#### Task brief
Reproduce word for word the part of the thiosulfate dehydrogenase text running from "2. TsdA-Cys-S-S2O3^- +" down to "of +198 mV.".

#### Page text
--- START ---

There is controversy to the exact mechanism that the enzyme enables to occur, so the process remains ambiguous. Additionally, the variety of thiosulfate dehydrogenase enzymes among bacterial species implies several possible mechanisms of activity. However, due to the striking similarity in structure the domains of thiosulfate dehydrogenase have to sulfur carrier protein SoxYZ and cytochrome SoxAX, a related mechanism can be derived for the thiosulfate dehydrogenase-catalyzed reaction in A. vinosum. The overall, generalized overview of the proposed mechanism of thiosulfate dehydrogenase can be summarized by the following two reversible redox reactions:
1. TsdA-Cys-S^- + S2O3^2- <-> TsdA-Cys-S-S2O3^- + 2e^2-

2. TsdA-Cys-S-S2O3^- + S2O3^2- <-> TsdA-Cys^- + S4O6^2-
Step 1 indicates an initial binding of thiosulfate to an unusual and reactive cysteine S-sulphane adduct, forming a S-thiosulfonate adduct. Step 2 follows with an additional thiosulfate to subsequently form tetrathionate while reducing both hemes and leaving a typical cysteine residue. In the active site, the cysteine residue bound to the catalytic iron heme is essential for enzymatic activity, as the abolishment of this residue completely eliminated the enzyme's ability to both oxidize thiosulfate and reduce tetrathionate. In A. vinosum, although the process is reversible, the reaction to form two thiosulfate ions is much slower than the formation of tetrathionate despite the reduction of tetrathionate to thiosulfate having a potential of +198 mV.

--- END ---

Saved data entries:

--- START ---

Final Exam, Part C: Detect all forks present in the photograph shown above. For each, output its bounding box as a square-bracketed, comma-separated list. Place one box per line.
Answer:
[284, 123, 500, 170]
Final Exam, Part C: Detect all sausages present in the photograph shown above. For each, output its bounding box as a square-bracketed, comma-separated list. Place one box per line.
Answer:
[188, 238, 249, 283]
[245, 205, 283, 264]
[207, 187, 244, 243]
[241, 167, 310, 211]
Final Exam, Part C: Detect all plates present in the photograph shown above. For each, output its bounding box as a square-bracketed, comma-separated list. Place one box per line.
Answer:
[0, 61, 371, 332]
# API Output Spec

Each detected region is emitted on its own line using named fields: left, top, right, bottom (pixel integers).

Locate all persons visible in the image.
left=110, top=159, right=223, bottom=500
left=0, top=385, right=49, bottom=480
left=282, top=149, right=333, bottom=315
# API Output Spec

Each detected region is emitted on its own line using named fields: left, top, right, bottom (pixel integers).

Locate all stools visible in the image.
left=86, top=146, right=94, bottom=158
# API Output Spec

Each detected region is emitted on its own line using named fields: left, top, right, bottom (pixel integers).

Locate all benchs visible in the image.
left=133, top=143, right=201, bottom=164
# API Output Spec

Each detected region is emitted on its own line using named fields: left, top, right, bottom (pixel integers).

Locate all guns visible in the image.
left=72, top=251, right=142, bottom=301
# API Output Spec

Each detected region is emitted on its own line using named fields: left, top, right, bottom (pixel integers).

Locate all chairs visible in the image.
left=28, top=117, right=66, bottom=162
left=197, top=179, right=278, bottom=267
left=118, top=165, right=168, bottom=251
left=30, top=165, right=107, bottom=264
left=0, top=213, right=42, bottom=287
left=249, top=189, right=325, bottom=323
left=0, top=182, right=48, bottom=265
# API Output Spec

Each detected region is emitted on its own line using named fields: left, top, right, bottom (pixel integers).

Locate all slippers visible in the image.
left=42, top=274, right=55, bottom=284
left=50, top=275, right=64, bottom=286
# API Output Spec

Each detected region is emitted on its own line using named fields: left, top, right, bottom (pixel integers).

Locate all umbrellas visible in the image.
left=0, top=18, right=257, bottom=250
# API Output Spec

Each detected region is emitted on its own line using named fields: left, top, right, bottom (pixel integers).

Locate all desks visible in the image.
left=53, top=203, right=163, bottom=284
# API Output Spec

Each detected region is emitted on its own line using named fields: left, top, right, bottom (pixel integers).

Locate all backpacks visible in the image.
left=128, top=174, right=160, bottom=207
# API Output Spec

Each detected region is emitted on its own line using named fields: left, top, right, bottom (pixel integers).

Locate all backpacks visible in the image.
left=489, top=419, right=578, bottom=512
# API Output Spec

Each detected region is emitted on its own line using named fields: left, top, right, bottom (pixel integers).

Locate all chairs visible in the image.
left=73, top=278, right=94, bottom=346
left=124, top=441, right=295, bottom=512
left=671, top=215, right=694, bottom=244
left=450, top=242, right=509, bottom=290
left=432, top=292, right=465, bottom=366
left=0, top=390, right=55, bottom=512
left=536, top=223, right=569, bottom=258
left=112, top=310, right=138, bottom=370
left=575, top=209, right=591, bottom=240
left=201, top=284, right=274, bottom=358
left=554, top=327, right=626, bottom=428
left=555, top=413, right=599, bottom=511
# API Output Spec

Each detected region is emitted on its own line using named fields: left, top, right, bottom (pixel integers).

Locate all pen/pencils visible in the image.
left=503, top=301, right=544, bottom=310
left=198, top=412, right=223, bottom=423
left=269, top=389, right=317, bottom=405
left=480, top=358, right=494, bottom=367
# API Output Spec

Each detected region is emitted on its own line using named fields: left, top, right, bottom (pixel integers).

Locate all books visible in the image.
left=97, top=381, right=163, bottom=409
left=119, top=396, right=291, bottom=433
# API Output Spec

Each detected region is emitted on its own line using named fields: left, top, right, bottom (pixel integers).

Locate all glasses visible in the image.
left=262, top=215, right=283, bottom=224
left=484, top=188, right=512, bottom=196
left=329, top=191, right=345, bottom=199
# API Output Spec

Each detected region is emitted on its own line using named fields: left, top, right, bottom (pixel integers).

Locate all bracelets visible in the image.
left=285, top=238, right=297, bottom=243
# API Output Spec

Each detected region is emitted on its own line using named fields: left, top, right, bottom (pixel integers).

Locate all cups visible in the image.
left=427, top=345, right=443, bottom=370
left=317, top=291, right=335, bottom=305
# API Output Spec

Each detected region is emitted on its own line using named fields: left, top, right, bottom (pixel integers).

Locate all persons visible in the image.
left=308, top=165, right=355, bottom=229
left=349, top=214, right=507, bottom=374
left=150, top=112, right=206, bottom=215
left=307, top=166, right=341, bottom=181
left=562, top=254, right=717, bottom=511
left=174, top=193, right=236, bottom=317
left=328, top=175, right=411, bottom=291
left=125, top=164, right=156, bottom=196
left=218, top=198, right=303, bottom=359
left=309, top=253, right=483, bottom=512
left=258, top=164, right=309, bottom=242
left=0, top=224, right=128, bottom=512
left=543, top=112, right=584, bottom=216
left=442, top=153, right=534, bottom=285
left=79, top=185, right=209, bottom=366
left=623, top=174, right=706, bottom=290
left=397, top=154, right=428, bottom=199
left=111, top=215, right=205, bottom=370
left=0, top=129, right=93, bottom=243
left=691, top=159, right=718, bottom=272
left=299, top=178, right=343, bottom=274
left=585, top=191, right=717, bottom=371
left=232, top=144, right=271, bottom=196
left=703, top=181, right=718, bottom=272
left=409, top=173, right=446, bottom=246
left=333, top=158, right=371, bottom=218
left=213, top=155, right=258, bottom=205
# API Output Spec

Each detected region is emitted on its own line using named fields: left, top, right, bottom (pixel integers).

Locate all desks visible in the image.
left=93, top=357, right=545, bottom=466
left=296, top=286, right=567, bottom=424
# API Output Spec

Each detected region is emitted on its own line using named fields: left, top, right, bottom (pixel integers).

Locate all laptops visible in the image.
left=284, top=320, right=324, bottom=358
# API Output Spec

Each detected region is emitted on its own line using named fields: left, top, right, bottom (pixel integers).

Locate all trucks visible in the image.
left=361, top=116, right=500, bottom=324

--- END ---

#### Solution to this problem
2. TsdA-Cys-S-S2O3^- + S2O3^2- <-> TsdA-Cys^- + S4O6^2-
Step 1 indicates an initial binding of thiosulfate to an unusual and reactive cysteine S-sulphane adduct, forming a S-thiosulfonate adduct. Step 2 follows with an additional thiosulfate to subsequently form tetrathionate while reducing both hemes and leaving a typical cysteine residue. In the active site, the cysteine residue bound to the catalytic iron heme is essential for enzymatic activity, as the abolishment of this residue completely eliminated the enzyme's ability to both oxidize thiosulfate and reduce tetrathionate. In A. vinosum, although the process is reversible, the reaction to form two thiosulfate ions is much slower than the formation of tetrathionate despite the reduction of tetrathionate to thiosulfate having a potential of +198 mV.